As principais mudanças no comércio varejista de drogas ilícitas em favelas logo após a chegada da upp foram: (a) a venda se tornou menos “sedentária” (Grillo, 2013) (ou seja, os pontos de venda passaram a variar mais de lugar); (b) os vendedores passaram a trabalhar de forma mais dissimulada e menos ostensiva (já que deixaram de ostentar armas com frequência); (c) grande parte das vendas passou a acontecer através do modo chamado de “estica” (os traficantes deixaram de carregar a droga nos bolsos ou em mochilas e passaram a deixar pequenas “cargas” escondidas em algum lugar próximo de onde estavam); (d) houve um aumento da utilização de menores de idade como vendedores de droga; (e) também ocorreu um aumento no número de pessoas trabalhando como “olheiros”. 

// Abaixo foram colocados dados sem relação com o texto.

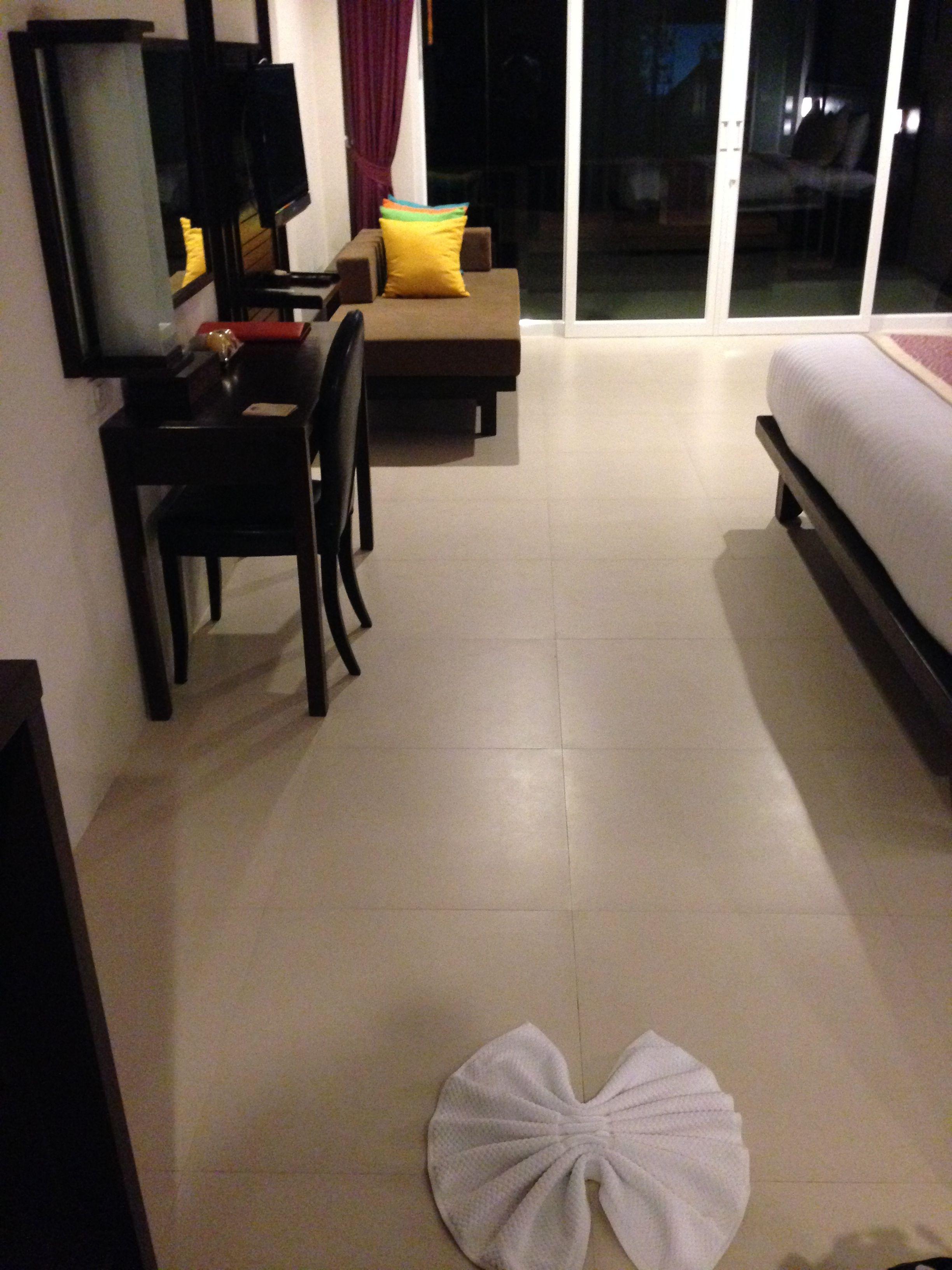 sand sea resort railay bay trip report pictures03 - Medium Hardwood Hotel 2015
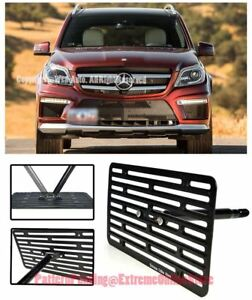 Eos Full Sized Tow Hook License Plate For 13 up Gl500 Gl550 Gl63 Amtow Hoo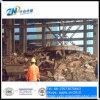 Conjunto completo del levantador eléctrico de alta frecuencia del imán para el metal MW5-130L/1-75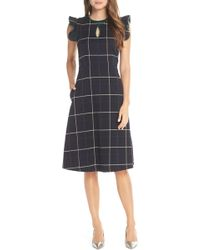 6e42d5c2557 Lyst - Nordstrom 1901 Belted Plaid Midi Dress in Black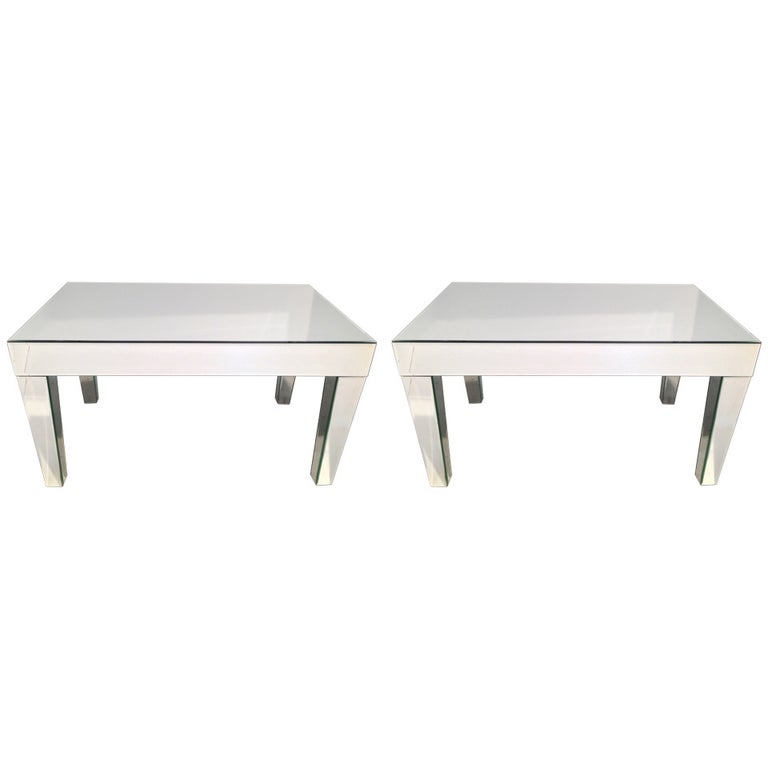 Pair of Mirrored End Tables For Sale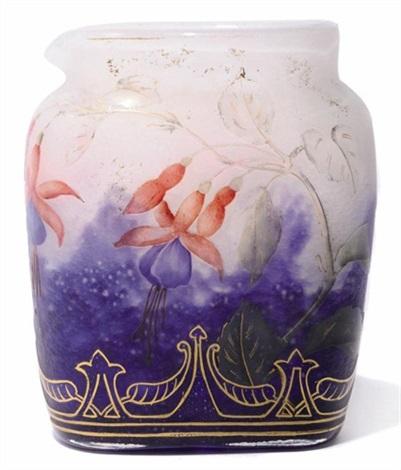 Fuschia Vase Par Daum Sur Artnet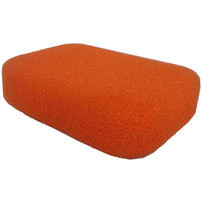 Orange Hydra Epoxy Grout Sponge
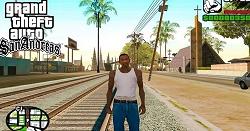 Cheat GTA San Andreas PC
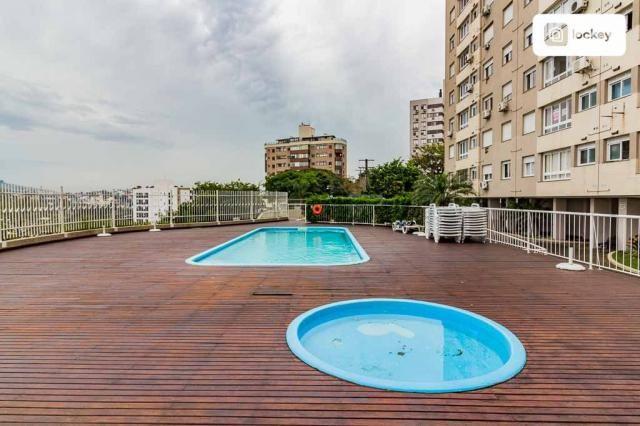 Apartamento com 95m² e 3 quartos - Foto 19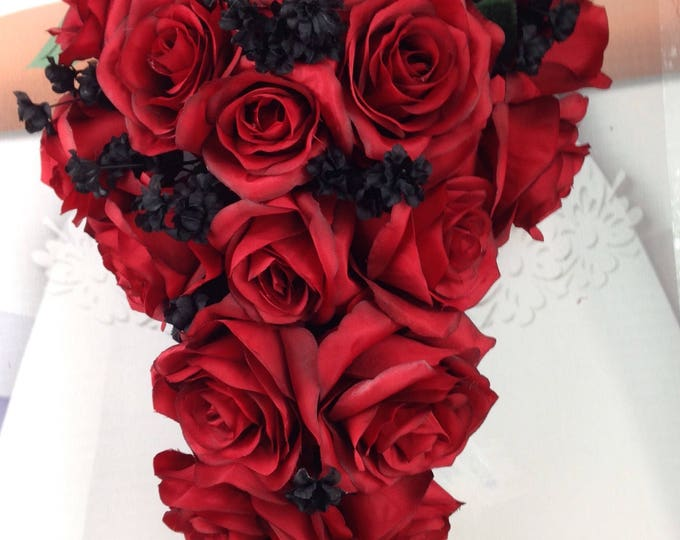 "New Artificial Red and Black Wedding Teardrop Bouquet, 15"" in length. Black Baby's Breath and Red Bridal Bouquet"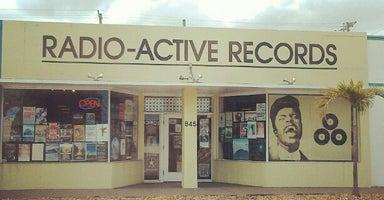 Radio Active Records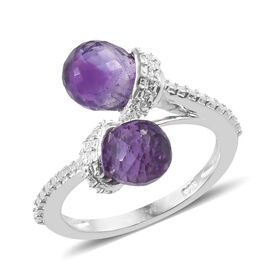 Checkerboard Cut Amethyst (Drop 8x6 mm) Ring (Size P) in Sterling Silver  3.500 Ct.
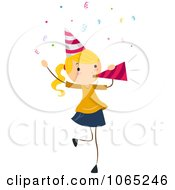 Clipart Birthday Girl Blowing A Party Horn Royalty Free Vector Illustration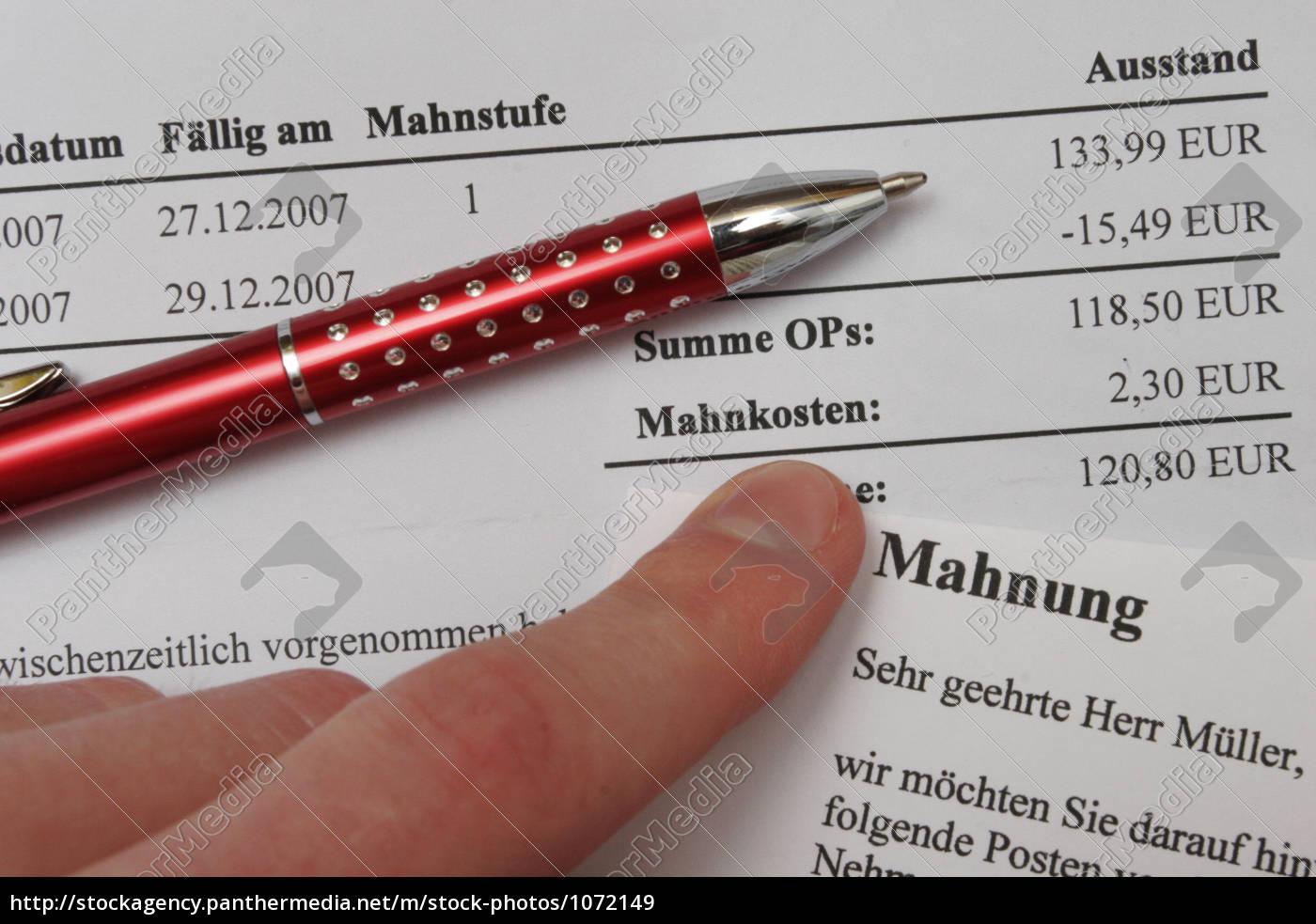 Symbol Finger Finanzen Zahlen Bezahlen Schulden Stockfoto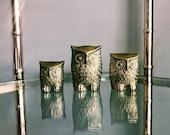 Vintage Trio of Brass Owls / Family of Three (3) Brass Owls Decor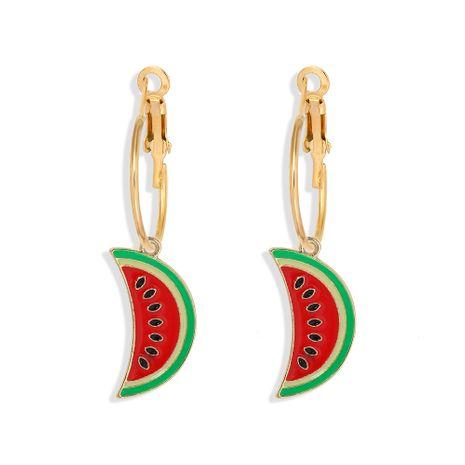 Korea creative  watermelon series drip earrings NHJQ261728's discount tags
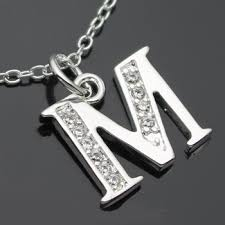 Letter M Necklace Silver Initial Typewriter Key Charm Necklace Design Buy Letter M Necklace Silver Initial Necklace Initial Charm Necklace Design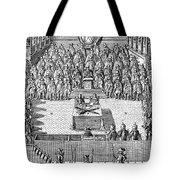 Charles I (1600-1649) Tote Bag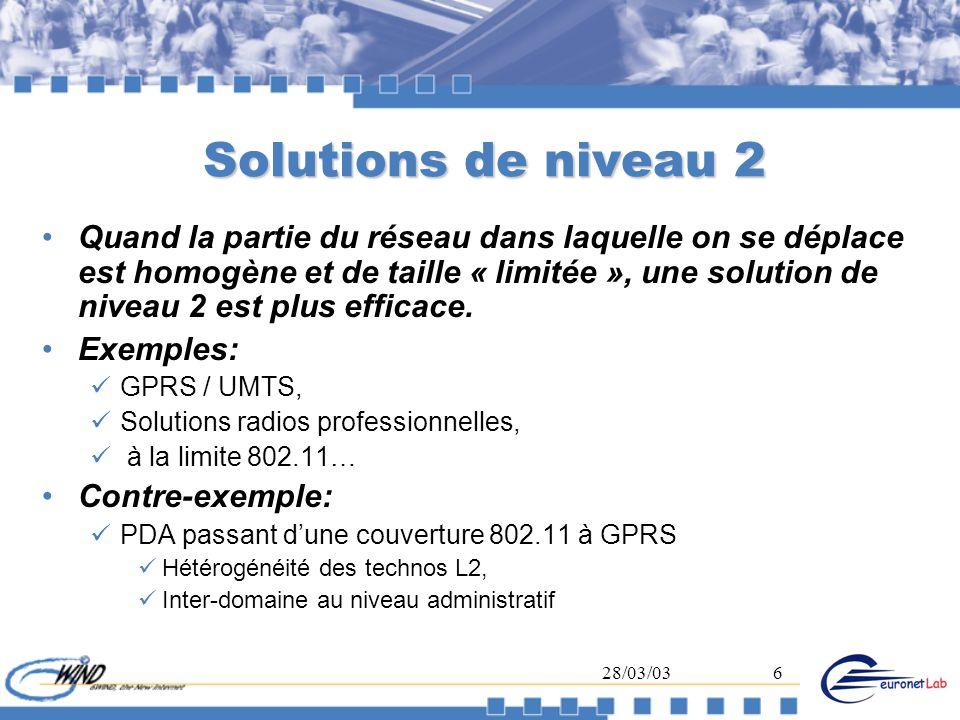 Solutions de niveau 2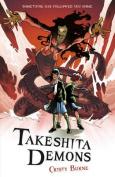 Takeshita Demons [Audio]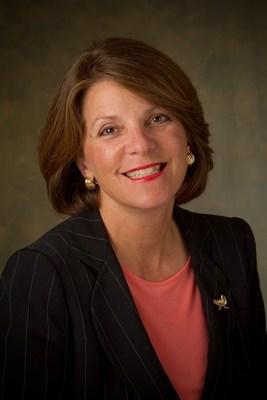Linda Schreiner, Senior Vice President, Strategic Management, Markel Corporation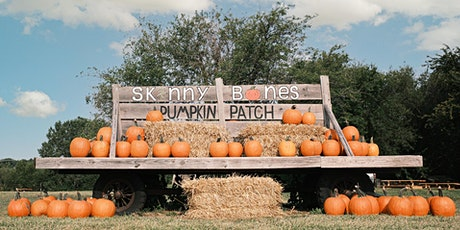 ADVENTURE: Campfire, Color and Photos at Skinny Bones Pumpkin Patch tickets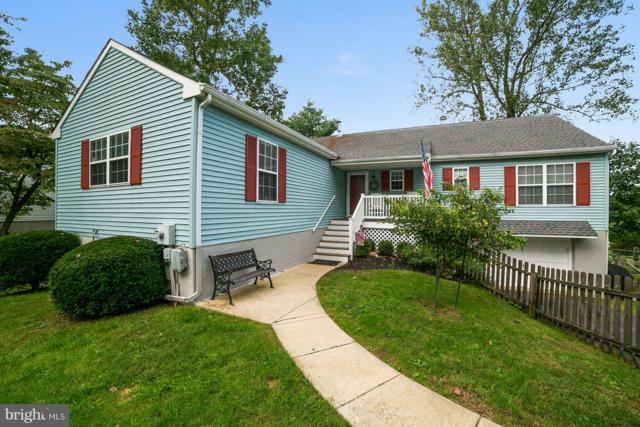 3245 W Summit Avenue, DOWNINGTOWN, PA 19335 (#PACT360522) :: Remax Preferred | Scott Kompa Group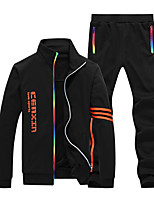 Running Tracksuit / Clothing Sets/Suits Men's Long Sleeve Soft / Comfortable Cotton Running Sports Wear SlimIndoor / Outdoor clothing /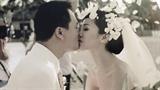 Phan Thị Lý khoe ảnh cưới với chồng đại gia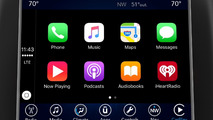 FCA Uconnect infotainment systems gain Apple CarPlay & Android Auto support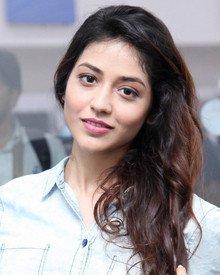 Priyanka Jawalkar Image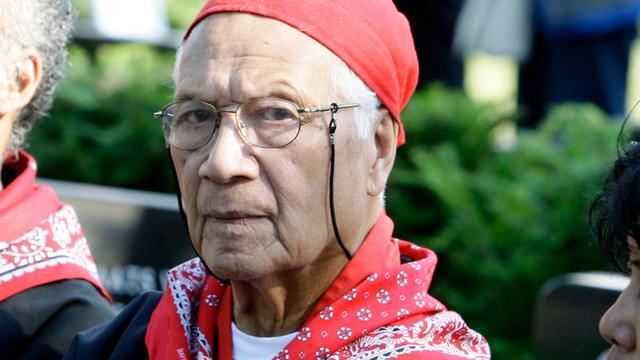 Voormalige RMS-president Tutuhatunewa (93) overleden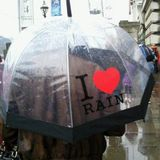 Rita Morar & Steve 'Fingerz' Carty - Rain (Piyush Bhatnagar VIP Mix)
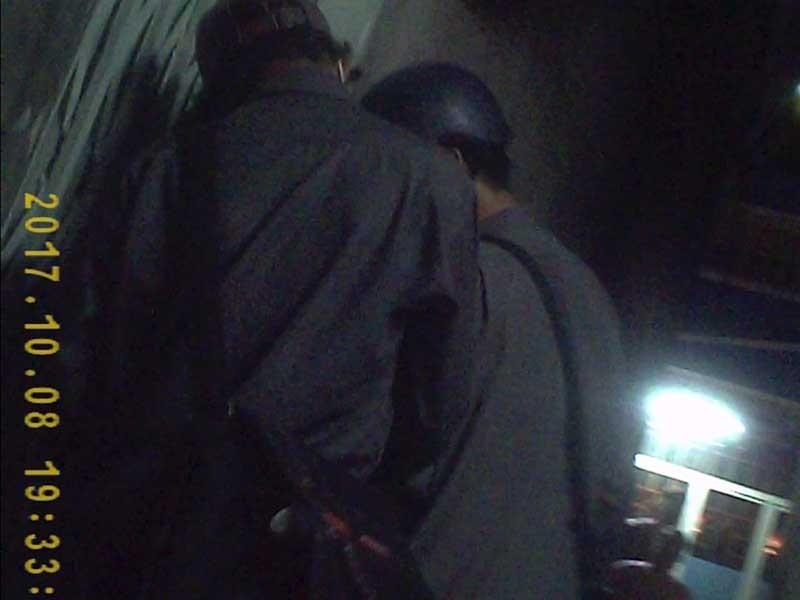 Một đêm ở 'chợ' ma túy khu phố Tây - ảnh 2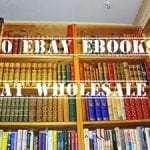 50 ebay ebooks at wholesale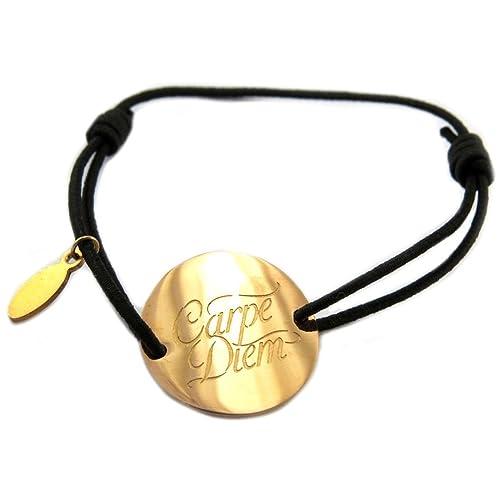 ec4dccd2d2f2 Les Trésors de Lily P6586 - Pulsera de acero negro y dorado  Messages  en
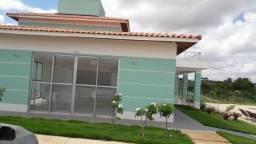 Recanto dos Pássaros - Casa 2 Quartos - Bairro Santo Antonio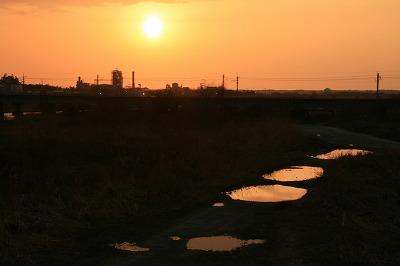胎内川の夕景.jpg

O comandante da Upp da Cidade de Deus descreveu essa mudança como uma “adaptação dos traficantes ao novo ambiente”. Em uma entrevista, ele destacou que a presença de menores no tráfico se intensificou de forma considerável, passando a dificultar muito o trabalho da polícia na favela. Um jovem envolvido com o comércio de drogas ilícitas na Cidade de Deus apontou durante uma conversa que o uso dessa mão de obra era necessário naquele momento, pois “os meninos que já tiveram passagem pela polícia ficam pichados. Os policiais conhecem até pela tatuagem. Tatuagem esverdeada de cadeia, aí os caras já olham. ‘Opa, vem cá’”. Por isso, na visão do próprio jovem, nesse contexto de “pacificação”, “o que funciona mais é menor vender, porque se pegarem o menor não vai dar em nada mesmo. Vai e volta, vai hoje e volta depois de amanhã”.  

O mesmo jovem destacou também que, depois da “pacificação”, foi necessário aumentar o número de olheiros ou “atividades” atuando na favela. Como as “fronteiras tácitas” entre as áreas de atuação do tráfico e da polícia tornaram-se mais borradas e fluidas após a chegada da Upp (Grillo, mimeo.), os métodos utilizados para proteger aqueles que realizavam a venda de drogas – assim como as “cargas” e o material bélico existente na favela – também tiveram que mudar. Enquanto antes da upp os dispositivos de vigilância concentravam-se principalmente na região fronteiriça entre o asfalto e o morro, de modo que os traficantes pudessem monitorar qualquer aproximação de policiais ou facções rivais em relação ao território, após a “pacificação” eles passaram a voltar-se sobretudo para o interior da favela.  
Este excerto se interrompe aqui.